Вечером, завершив все командировочные дела, мы
возвращались домой. Воздух подстывал. Лениво перетявкивались
собаки за рекой, на спасательной станции слушали радио, и последние новости
долетали до нас по реке бессмысленными обрывками. Мы уловили только обещание снега
в средней полосе, но и в это не верилось.
Пока
мы шли, на реке зеленый огонек катера то приближался, то удалялся. Наконец он
стал решительно приближаться. Мы обрадовались, будто кого-то ждали с этим
катером.
«Галоша»
осторожно пристала, бросили мостки, кто-то сошел в сапогах, пролетела в воду
искорка папиросы.
—
Нет, ребята, завтра приходите. У меня последний рейс был…
Капитан
гремел каким-то железом, запирая свое хозяйство. Мы пошли дальше по набережной,
ступая в желтый свет от окон и снова окунаясь в темноту. Но хорошо было даже в
темноте. Городок остался позади, а впереди чернел скалой наш дом отдыха, и
дежурная лампа вахтера напоминала, что там жилье, там казенное, но все-таки
тепло.
Мы
говорили о теплоходах и лошадях, о том, что скоро зима и как хорошо, наверное,
будет кататься здесь на лыжах. И еще о многом мы говорили в предвкушении уюта и сна.
Оказавшись
в своей комнате, я, не включая света, сел у окна и отчего-то вспомнил о другой
ночи. О том, как несколько лет назад, плывя на океанском корабле, я вдруг
проснулся, выглянул в иллюминатор, а там ночь непролазная, южная, и только в
одном месте брошена горсть огней. И удивительно: пахло почему-то нашей осенью,
дачным костром. Тем последним костром, который жгут перед отъездом, когда все
вещи уложены и дети отрешенно глядят на костер, на его
слабый огонь и медленный дым, застилающий сад… И долго не мог я оторваться от
иллюминатора, от этого обманно знакомого воздуха, от огней на чужом берегу.
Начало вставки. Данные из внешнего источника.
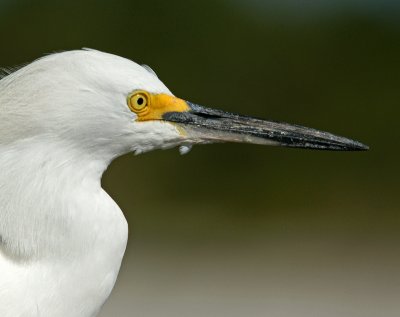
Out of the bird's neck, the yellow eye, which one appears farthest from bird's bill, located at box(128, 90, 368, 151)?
the bird's neck

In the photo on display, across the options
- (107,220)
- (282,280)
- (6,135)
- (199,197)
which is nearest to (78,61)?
(6,135)

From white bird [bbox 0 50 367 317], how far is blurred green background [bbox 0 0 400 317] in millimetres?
4899

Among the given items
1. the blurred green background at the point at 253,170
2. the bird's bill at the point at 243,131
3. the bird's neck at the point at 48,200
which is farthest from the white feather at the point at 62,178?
the blurred green background at the point at 253,170

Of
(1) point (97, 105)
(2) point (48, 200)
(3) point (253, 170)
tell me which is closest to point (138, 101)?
(1) point (97, 105)

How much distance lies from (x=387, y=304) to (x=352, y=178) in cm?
401

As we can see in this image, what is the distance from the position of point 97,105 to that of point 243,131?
705mm

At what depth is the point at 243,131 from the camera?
3.76 meters

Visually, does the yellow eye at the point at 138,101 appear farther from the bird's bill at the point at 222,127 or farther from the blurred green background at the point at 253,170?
the blurred green background at the point at 253,170

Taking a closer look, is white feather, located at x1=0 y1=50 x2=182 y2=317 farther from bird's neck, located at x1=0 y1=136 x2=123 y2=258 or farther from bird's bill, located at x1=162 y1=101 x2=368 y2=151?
bird's bill, located at x1=162 y1=101 x2=368 y2=151

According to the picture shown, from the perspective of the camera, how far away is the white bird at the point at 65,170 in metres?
3.24

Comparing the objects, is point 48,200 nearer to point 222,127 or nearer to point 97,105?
point 97,105

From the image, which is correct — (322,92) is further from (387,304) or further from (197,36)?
(387,304)

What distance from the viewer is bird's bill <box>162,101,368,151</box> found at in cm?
366

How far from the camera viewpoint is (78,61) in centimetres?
330
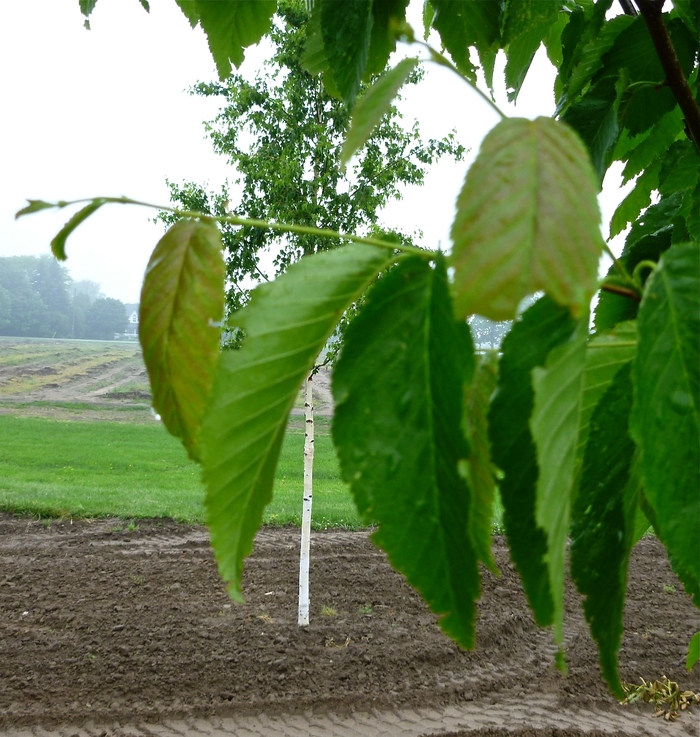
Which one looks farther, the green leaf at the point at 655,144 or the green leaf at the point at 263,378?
the green leaf at the point at 655,144

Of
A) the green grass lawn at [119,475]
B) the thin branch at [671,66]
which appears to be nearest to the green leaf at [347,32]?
the thin branch at [671,66]

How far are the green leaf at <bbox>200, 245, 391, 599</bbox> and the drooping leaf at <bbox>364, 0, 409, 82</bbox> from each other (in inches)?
9.6

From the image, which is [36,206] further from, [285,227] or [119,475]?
[119,475]

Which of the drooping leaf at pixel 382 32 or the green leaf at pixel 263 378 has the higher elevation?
the drooping leaf at pixel 382 32

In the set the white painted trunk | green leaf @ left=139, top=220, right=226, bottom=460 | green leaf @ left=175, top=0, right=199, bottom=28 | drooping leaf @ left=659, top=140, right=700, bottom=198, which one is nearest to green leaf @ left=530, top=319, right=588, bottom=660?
green leaf @ left=139, top=220, right=226, bottom=460

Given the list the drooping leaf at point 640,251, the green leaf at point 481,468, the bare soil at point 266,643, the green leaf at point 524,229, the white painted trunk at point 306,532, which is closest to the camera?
the green leaf at point 524,229

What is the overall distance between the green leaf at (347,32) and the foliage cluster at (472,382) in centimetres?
19

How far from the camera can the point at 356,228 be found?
402 cm

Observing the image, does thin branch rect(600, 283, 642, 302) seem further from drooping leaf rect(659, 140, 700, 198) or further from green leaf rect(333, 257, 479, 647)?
drooping leaf rect(659, 140, 700, 198)

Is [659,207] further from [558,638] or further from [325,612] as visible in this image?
[325,612]

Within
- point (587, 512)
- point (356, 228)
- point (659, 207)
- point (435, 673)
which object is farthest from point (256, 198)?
point (587, 512)

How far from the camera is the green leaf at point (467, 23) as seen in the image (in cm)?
44

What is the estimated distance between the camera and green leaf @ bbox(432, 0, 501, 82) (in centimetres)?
44

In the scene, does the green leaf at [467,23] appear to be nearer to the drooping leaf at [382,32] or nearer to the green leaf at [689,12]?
the drooping leaf at [382,32]
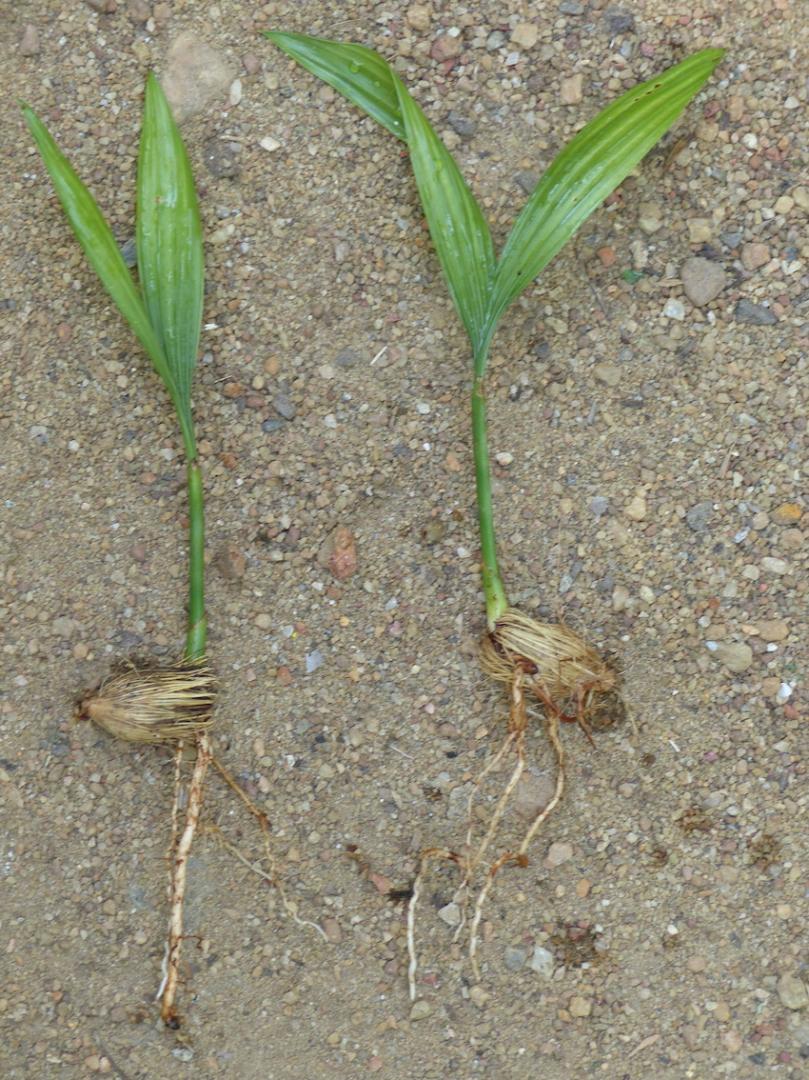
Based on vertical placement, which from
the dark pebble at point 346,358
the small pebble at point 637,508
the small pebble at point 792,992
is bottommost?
the small pebble at point 792,992

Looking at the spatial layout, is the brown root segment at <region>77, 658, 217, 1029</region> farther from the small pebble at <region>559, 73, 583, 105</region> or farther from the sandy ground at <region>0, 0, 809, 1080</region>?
the small pebble at <region>559, 73, 583, 105</region>

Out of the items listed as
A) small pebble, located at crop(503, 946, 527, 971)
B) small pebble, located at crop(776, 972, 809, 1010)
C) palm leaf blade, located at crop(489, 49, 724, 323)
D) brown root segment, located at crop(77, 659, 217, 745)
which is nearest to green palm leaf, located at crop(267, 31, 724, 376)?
palm leaf blade, located at crop(489, 49, 724, 323)

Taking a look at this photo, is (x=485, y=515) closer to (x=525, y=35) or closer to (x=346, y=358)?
(x=346, y=358)

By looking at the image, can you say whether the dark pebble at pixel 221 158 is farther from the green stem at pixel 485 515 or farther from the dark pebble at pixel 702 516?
the dark pebble at pixel 702 516

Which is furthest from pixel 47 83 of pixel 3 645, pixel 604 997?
pixel 604 997

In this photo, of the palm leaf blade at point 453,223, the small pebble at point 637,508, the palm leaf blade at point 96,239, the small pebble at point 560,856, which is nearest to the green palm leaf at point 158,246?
the palm leaf blade at point 96,239

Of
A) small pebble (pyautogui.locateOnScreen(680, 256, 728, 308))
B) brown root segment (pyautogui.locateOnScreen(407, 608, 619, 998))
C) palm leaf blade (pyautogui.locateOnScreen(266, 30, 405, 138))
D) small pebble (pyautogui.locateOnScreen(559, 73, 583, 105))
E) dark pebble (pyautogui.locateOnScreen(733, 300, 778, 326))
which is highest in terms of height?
palm leaf blade (pyautogui.locateOnScreen(266, 30, 405, 138))
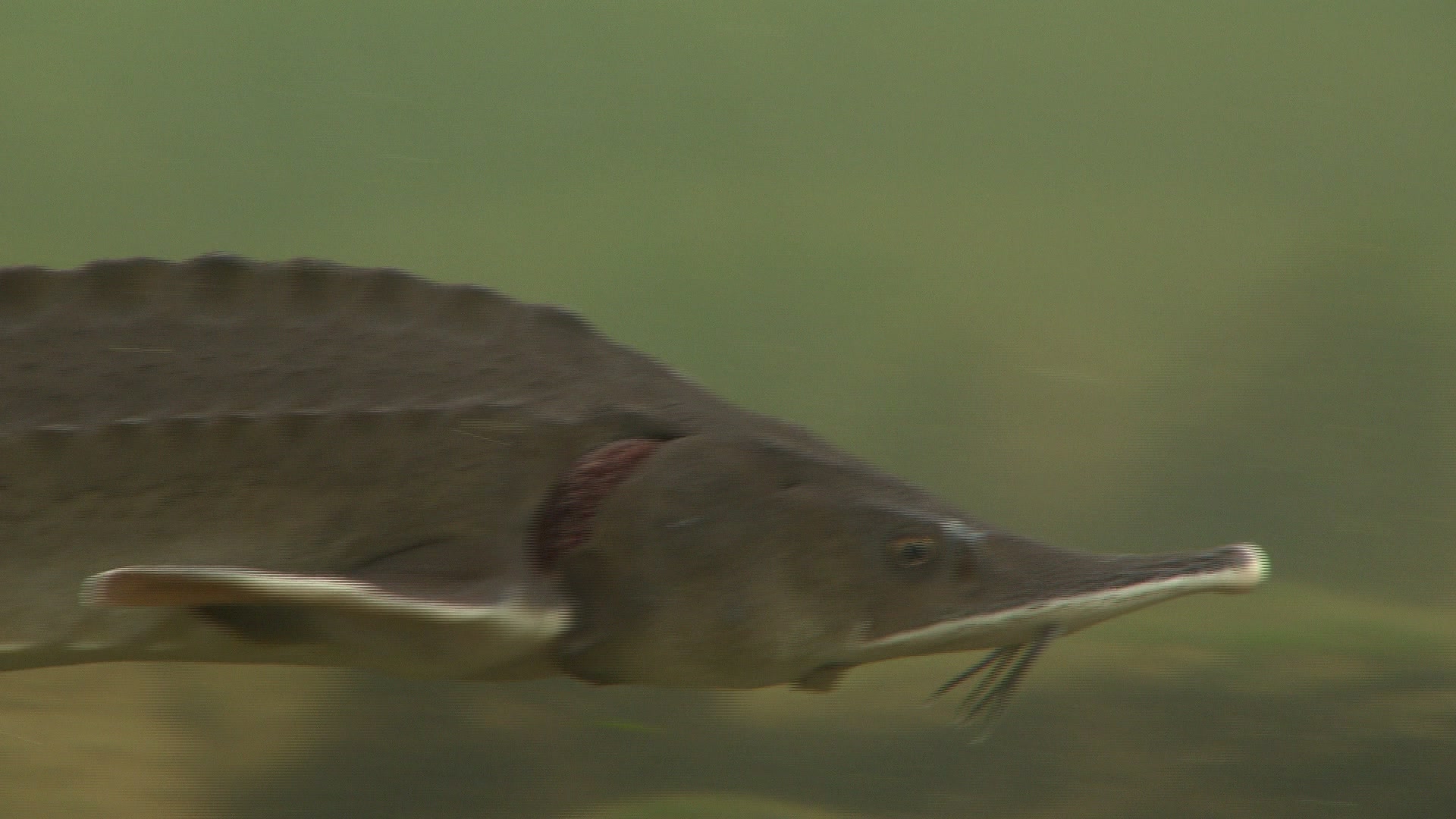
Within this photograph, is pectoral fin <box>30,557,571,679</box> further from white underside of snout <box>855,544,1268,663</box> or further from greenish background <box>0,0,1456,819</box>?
greenish background <box>0,0,1456,819</box>

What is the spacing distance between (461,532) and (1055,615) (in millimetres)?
528

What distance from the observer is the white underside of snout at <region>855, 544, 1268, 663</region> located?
3.14 ft

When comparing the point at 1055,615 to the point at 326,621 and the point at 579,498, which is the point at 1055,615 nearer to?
the point at 579,498

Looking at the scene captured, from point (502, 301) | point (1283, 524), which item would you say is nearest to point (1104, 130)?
point (1283, 524)

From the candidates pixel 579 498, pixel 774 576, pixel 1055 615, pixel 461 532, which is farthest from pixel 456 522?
pixel 1055 615

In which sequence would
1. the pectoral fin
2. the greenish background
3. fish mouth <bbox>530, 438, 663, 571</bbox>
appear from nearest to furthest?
the pectoral fin
fish mouth <bbox>530, 438, 663, 571</bbox>
the greenish background

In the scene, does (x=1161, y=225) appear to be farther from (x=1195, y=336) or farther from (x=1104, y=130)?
(x=1104, y=130)

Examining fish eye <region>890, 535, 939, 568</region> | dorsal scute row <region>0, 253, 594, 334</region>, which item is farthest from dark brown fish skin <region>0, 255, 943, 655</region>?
fish eye <region>890, 535, 939, 568</region>

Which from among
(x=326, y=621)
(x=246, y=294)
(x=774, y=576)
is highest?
(x=246, y=294)

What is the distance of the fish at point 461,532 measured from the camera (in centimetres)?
103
Я
не знал, где мы плывем, но откуда-то сверху кто-то сказал звонко: «…Дардарнеллы…» И кто-то еще повторил это слово, и оно
покатилось по палубе, как будто рассыпанная мелочь.
…Утром,
наскоро подкрепившись, мы с Володей пошли на катер. Плес тонул в тумане. Там, в
тумане, звякали ведра, скрипели калитки, пробовали горло петухи, кто-то сладко
зевнул и зашебуршал веником по крыльцу. А еще кто-то
влажно фыркнул мне в ухо. Я испугался и отбежал на всякий случай: вдруг это
корова или лошадь. Не хочется попасть под корову или лошадь таким чудесным
утром.
Мы
с Володей так и не поняли, кто мне фыркнул в ухо. Возможно, просто кто-то
шлепнул белье на мостках.
Самый
густой туман стоял над рекой. Из тумана вышла жена капитана, взяла с нас по две
тысячи за билеты, и вот под нами забурчал мотор. Мы отвалили от берега.
А где-то над нами летят
журавли
На
окраине городка Кимры есть роща. Посреди нее — лужайка, где летом мальчишки
гоняют в футбол. Сейчас все в школе, не до футбола, и нетронутая паутина
тянется меж высокой травы, как провода особо секретной связи. У деревянных
футбольных ворот скучает в одиночестве стреноженный конь Беслан. Почему его так
назвали — не знаю. Может, потому, что у него печальные глаза.
Серый
с проседью конь иногда встряхивает мордой и
поглядывает в переулок — не идет ли Мишка. Ушастый и конопушистый
пятиклассник Мишка по дороге из школы всегда приносит Беслану кусочек сахара,
конфету или кусок хлеба. И главное: Мишка всегда поговорит с Бесланом, погладит
его.
Я
познакомился с Мишкой еще в августе, когда после ночного ливня с грозой мы оба
пришли поутру в рощицу за грибами. Мишка, узнав, что я приезжий, показал мне
грибные места. «Тутошним не выдал бы, — степенно
сказал он, — а вы все равно не запомните…»
Пока
мы выглядывали в траве подберезовики, Мишка рассказывал про ночную грозу: «Я бы
и не проснулся, да Юлька-сестренка разбудила. Маленькая она, боится.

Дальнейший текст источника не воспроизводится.